##### EXTRACTED TEXT

# Tracks or Tires?



## Eddie Bausch (Nov 25, 2014)

Hi Guys - I am going to be purchasing a two-stage snow blower very soon but am not sure if I should go with tracks or tires. This is for residential use on a concrete driveway in good condition about 200 feet long. Here is the kicker much of the driveway is a 22% grade. 

I live in Cincinnati, OH and seldom have to deal with more than 6-10 inches of snow at a time. Most of our snows are 2-4 inches. My garage is packed and I will have to move the blower often to get to my work bench. It only snows a few months out of the year but when it does the drive can be quite a chore and I don't want to be fighting a 300 LB machine sliding down the hill. At the same time I don't want to be fighting to move the blower around the rest of the year. 

I want to buy the right machine because they are expensive, tracked machines are a bit more than I can afford but I don't want to waste money on something that will not work for me. If my situation does not need tracks then tires are my preference. 

Thanks in advance for your thoughts and advice.


----------



## UNDERTAKER (Dec 30, 2013)

tires are all you need. ALOHA to the forms..


----------



## Coby7 (Nov 6, 2014)

22% is a steep grade and might be a tad too steep for wheels even with chains. How much clearance either side? You can always dolly your machine if you need to move it around.


----------



## Coby7 (Nov 6, 2014)

If you have lots of room either side I would suggest a Yamaha, if limited go with Honda.


----------



## Big Ed (Feb 10, 2013)

Coby7 said:


> If you have lots of room either side I would suggest a Yamaha, if limited go with Honda.



That is fine is he is living where you are.
But if he is in the States how is he going to get a Yamaha?


----------



## 43128 (Feb 14, 2014)

get the track because of the grade


----------



## Eddie Bausch (Nov 25, 2014)

Wow - That was fast, thanks for the feedback. I breathed a sigh of relief when I read the first reply from Powershift93 saying tires would do me fine. Tracks are twice the cost but that seems to be the way the forum is pointing me. 

Coby7 that is a great idea with the dolly but I don't think Yamaha is available down by me. 

Still hoping tires will do but don't want to waste my money if they will not. I have been using a Toro paddle style single stage for 13 years but I am getting older and muscling it doesn't work as well as it used to. Funny thing is it goes up the hill fine but pulls me down the hill and I can't control it.


----------



## Coby7 (Nov 6, 2014)

##########

# SET OF TASKS
1) Reproduce a passage of the snow blower thread word for word, beginning at the words "I want to buy" and stopping after the words "thoughts and advice.".
2) Render this sentence from the snow blower thread in Spanish: "My garage is packed and I will have to move the blower often to get to my work bench."

##### INFORMATION SUPPLIED

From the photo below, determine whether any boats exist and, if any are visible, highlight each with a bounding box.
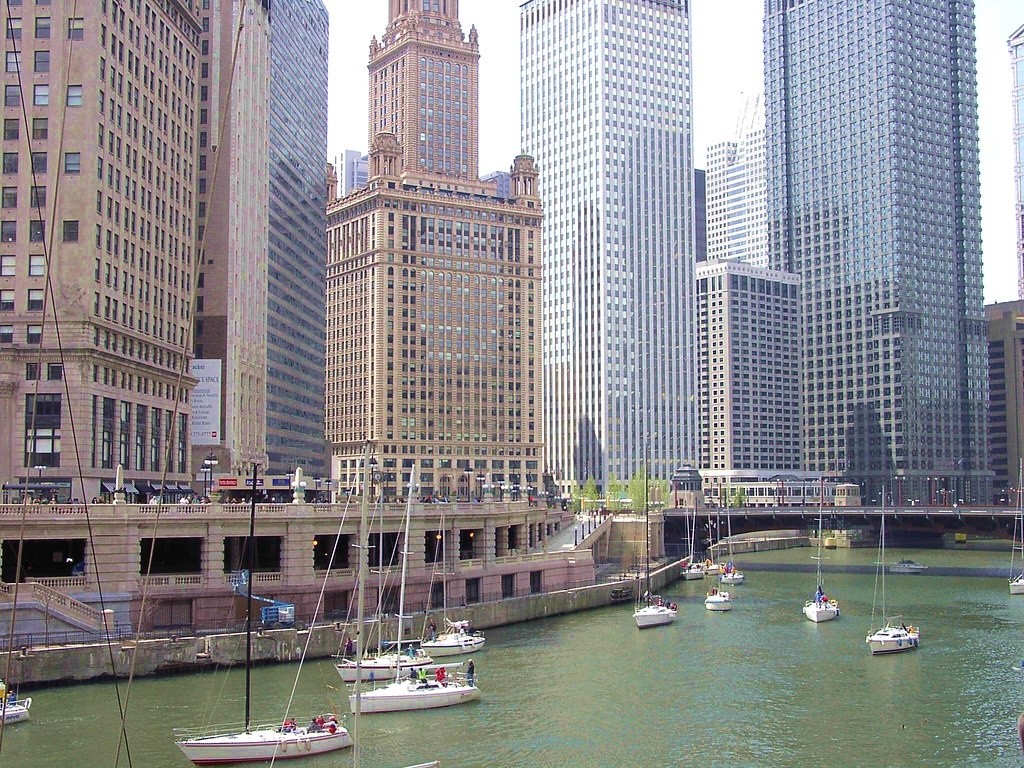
[0,673,35,726]
[887,559,926,576]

##########

# WORKED ANSWERS
1)
I want to buy the right machine because they are expensive, tracked machines are a bit more than I can afford but I don't want to waste money on something that will not work for me. If my situation does not need tracks then tires are my preference. 

Thanks in advance for your thoughts and advice.

2) Mi garaje está lleno y tendré que mover la quitanieves a menudo para llegar a mi banco de trabajo.